> Provided records
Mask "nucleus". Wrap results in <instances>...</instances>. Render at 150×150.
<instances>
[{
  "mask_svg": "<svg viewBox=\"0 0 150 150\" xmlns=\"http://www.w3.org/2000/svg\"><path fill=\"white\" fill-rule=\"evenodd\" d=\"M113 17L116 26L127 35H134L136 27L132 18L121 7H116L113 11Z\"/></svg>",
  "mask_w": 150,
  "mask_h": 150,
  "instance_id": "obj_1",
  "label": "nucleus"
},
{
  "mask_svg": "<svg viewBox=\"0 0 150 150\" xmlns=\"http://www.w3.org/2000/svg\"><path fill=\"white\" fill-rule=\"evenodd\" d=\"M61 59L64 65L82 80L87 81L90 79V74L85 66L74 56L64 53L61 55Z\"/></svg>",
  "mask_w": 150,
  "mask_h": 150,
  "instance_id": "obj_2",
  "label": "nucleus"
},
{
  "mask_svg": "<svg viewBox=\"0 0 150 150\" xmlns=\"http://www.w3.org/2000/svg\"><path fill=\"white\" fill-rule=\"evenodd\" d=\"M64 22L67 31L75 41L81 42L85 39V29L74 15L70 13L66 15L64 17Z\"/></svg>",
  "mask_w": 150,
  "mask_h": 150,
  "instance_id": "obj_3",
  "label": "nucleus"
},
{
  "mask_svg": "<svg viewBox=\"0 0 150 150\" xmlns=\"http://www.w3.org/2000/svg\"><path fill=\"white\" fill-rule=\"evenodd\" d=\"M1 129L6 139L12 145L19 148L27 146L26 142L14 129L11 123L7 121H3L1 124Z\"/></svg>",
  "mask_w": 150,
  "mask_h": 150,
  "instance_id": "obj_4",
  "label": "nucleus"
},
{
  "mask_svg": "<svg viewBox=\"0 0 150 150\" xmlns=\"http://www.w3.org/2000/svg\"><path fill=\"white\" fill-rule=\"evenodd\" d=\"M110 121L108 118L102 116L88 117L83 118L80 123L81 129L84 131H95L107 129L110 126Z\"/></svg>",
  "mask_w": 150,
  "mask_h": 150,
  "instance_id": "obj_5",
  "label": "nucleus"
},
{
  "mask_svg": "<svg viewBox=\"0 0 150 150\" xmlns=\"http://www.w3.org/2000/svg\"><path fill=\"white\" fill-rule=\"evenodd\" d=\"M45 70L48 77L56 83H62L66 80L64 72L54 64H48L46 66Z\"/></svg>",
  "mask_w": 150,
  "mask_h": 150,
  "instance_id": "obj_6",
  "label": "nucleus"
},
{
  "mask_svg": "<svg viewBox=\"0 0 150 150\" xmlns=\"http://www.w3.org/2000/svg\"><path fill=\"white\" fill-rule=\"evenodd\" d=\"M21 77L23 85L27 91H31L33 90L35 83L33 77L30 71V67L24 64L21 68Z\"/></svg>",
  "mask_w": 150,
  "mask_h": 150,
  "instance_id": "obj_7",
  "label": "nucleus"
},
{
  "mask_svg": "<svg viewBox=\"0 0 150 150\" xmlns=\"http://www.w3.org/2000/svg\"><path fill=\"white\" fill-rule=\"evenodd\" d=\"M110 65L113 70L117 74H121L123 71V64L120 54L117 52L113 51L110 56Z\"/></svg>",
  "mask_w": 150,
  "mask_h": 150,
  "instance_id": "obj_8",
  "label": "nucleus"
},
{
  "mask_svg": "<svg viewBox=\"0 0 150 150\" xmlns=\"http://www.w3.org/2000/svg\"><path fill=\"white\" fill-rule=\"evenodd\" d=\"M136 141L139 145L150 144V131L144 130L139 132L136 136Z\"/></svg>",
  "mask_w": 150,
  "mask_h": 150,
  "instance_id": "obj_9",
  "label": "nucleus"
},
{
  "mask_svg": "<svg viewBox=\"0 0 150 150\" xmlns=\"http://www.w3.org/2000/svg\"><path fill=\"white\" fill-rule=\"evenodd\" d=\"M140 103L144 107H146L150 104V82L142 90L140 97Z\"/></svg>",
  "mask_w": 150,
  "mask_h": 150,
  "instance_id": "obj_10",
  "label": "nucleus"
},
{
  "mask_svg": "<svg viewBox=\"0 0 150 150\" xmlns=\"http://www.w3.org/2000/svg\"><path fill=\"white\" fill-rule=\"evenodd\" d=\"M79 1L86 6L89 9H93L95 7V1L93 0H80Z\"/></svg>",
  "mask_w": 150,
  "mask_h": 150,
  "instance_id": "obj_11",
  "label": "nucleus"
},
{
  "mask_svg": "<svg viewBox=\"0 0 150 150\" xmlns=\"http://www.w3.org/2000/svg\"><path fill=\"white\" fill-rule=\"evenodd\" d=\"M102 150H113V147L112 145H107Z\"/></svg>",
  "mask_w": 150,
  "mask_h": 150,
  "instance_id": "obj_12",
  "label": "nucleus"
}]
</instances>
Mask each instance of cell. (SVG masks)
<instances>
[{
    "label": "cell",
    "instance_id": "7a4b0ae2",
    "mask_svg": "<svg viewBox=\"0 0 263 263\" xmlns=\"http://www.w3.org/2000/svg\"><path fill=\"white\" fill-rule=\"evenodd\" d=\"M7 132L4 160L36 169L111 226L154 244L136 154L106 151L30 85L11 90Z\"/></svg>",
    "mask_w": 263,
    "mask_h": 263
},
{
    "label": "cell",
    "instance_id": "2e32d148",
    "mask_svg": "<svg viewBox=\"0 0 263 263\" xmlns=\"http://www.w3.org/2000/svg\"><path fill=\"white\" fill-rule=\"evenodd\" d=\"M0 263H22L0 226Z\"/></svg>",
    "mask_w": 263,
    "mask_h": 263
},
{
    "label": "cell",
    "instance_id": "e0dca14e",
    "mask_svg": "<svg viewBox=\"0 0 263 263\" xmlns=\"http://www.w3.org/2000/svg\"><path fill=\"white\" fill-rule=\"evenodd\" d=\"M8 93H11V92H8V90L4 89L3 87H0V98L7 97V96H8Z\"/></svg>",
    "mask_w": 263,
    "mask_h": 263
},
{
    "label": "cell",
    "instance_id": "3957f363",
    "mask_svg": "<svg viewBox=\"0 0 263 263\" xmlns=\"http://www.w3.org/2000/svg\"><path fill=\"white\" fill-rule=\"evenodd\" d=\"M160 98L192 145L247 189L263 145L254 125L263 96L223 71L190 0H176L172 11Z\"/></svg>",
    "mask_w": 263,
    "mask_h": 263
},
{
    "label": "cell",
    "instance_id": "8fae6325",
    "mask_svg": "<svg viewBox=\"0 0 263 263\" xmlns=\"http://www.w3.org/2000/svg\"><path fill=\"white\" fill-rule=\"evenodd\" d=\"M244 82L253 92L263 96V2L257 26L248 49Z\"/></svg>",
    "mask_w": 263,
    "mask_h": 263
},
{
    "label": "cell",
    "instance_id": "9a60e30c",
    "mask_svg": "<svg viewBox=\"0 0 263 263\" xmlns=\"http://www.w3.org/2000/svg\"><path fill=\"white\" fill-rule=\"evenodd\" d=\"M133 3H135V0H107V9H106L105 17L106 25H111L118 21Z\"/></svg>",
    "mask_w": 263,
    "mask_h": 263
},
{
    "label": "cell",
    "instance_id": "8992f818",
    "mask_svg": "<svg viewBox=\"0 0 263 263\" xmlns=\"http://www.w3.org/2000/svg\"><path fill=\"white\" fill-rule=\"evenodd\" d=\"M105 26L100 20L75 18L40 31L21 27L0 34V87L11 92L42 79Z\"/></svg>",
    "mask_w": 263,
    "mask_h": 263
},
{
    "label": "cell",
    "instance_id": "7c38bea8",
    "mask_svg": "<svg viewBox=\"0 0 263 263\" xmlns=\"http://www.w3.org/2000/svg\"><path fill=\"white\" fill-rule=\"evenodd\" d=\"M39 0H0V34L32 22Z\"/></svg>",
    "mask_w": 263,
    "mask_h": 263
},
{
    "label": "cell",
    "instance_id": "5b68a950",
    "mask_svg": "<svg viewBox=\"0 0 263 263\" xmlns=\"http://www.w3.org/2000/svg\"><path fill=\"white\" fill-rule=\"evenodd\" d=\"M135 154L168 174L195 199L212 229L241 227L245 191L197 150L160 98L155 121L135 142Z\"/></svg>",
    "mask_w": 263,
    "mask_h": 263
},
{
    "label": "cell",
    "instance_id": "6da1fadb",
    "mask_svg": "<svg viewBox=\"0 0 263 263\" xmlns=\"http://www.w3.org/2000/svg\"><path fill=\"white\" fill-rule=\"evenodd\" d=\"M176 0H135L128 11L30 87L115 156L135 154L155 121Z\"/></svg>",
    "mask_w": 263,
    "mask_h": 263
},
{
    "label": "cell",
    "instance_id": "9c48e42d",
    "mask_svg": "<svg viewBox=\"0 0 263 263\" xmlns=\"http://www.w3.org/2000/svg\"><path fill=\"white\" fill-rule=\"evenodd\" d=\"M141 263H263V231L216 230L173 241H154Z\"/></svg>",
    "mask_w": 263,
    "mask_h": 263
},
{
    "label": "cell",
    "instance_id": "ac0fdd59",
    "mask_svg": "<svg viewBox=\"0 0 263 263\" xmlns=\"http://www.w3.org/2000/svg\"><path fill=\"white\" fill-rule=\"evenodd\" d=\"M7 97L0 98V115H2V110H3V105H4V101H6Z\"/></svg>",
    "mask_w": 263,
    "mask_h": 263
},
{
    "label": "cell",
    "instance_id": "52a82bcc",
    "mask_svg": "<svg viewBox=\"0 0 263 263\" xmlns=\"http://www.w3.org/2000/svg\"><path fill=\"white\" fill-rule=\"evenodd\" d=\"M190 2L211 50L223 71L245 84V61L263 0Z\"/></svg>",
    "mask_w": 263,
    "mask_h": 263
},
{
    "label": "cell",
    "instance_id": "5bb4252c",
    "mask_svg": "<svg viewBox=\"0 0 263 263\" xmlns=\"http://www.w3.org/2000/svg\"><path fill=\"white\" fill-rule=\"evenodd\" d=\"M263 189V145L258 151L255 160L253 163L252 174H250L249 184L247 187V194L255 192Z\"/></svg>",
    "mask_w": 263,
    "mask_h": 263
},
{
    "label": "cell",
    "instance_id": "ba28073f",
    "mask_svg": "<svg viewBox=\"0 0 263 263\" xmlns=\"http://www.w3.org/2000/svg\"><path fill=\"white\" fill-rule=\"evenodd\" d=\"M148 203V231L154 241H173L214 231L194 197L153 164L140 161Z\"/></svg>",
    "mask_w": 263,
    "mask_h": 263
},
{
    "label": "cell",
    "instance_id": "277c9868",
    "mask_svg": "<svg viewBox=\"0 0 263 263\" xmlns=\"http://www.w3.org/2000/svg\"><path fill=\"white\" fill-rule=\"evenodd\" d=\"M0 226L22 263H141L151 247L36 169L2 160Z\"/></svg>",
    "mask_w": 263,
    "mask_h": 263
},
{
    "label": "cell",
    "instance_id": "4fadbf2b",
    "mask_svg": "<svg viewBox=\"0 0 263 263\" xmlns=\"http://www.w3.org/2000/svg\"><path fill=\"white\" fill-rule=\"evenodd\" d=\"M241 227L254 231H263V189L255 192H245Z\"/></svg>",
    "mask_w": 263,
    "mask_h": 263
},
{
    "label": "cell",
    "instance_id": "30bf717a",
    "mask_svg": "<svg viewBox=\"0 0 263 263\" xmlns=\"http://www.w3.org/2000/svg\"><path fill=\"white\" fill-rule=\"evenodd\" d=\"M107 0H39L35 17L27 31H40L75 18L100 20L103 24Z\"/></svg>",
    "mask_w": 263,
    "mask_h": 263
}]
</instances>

> Exercise description
Write out the lines above without any changes, starting with the very first line and ending with the line that contains "22L67 31L75 41L81". Include both of those lines.

> Response
Mask "nucleus". Wrap results in <instances>...</instances>. Render at 150×150.
<instances>
[{
  "mask_svg": "<svg viewBox=\"0 0 150 150\" xmlns=\"http://www.w3.org/2000/svg\"><path fill=\"white\" fill-rule=\"evenodd\" d=\"M113 17L116 26L127 35H134L136 27L132 18L121 7H116L113 11Z\"/></svg>",
  "mask_w": 150,
  "mask_h": 150,
  "instance_id": "obj_1",
  "label": "nucleus"
},
{
  "mask_svg": "<svg viewBox=\"0 0 150 150\" xmlns=\"http://www.w3.org/2000/svg\"><path fill=\"white\" fill-rule=\"evenodd\" d=\"M61 59L64 65L82 80L87 81L90 79V74L85 66L74 56L64 53L61 55Z\"/></svg>",
  "mask_w": 150,
  "mask_h": 150,
  "instance_id": "obj_2",
  "label": "nucleus"
},
{
  "mask_svg": "<svg viewBox=\"0 0 150 150\" xmlns=\"http://www.w3.org/2000/svg\"><path fill=\"white\" fill-rule=\"evenodd\" d=\"M64 22L67 31L75 41L81 42L85 39V29L74 15L70 13L66 15L64 17Z\"/></svg>",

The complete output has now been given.